Interestingly enough, after doing some digging, this also includes the Jetson Nano as one of the Jetson types that could be composed. That creates a pretty spiffy AI/DL platform for the data center or remote location. Pop it in a rack, use the data center cooling and power, to start cranking on those ever vexing business questions (like figuring out who’s the masked singer).

Independently these are very cool options both of which can take advantage of the Jetson Nano. At this point queue the WonderNerd, and his hair brained ideas. Why not bring them together and do a little cube farming IT style? I bounced the idea of composing thin clients into a processing system off of someone I know at Liqid to see if it had wings and well lets start putting the idea together and see what you think.

24 cubes, most idle, which could be brought together as a composeable resource.

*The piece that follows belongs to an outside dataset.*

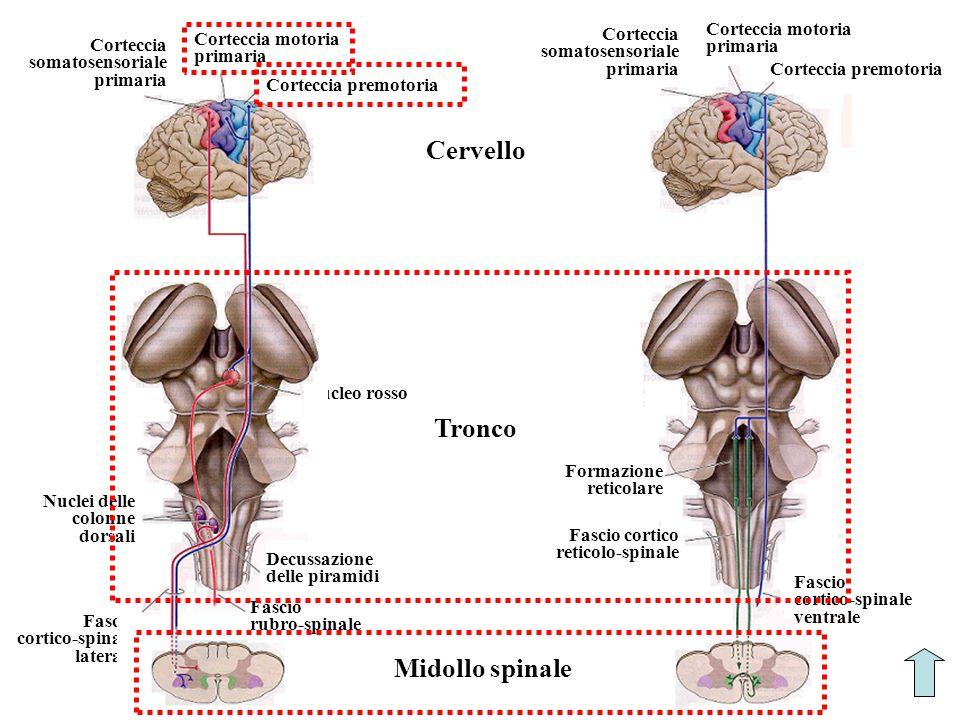 Cervello Tronco Midollo spinale Nucleo rosso Fascio cortico-spinale laterale Corteccia somatosensoriale primaria Nuclei delle colonne dorsali Decussaz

The basic idea is (stop me if you’ve heard this VDI by day concept) that we have a bunch of endpoints with NVIDIA GPUs (like Jetson Nano’s) spread through the cubes of an organization. During the day they provide a VDI endpoints to users. When the users go home for the day and the endpoints are sitting idle, we recompose them and turn them into a grid based computing platform (don’t confuse this with NVIDIA GRID, that’s virtualizing GPUs, we are aggregating them). It’s a concept similar to VDI by day and compute by night, only this is end point by day and compute by night.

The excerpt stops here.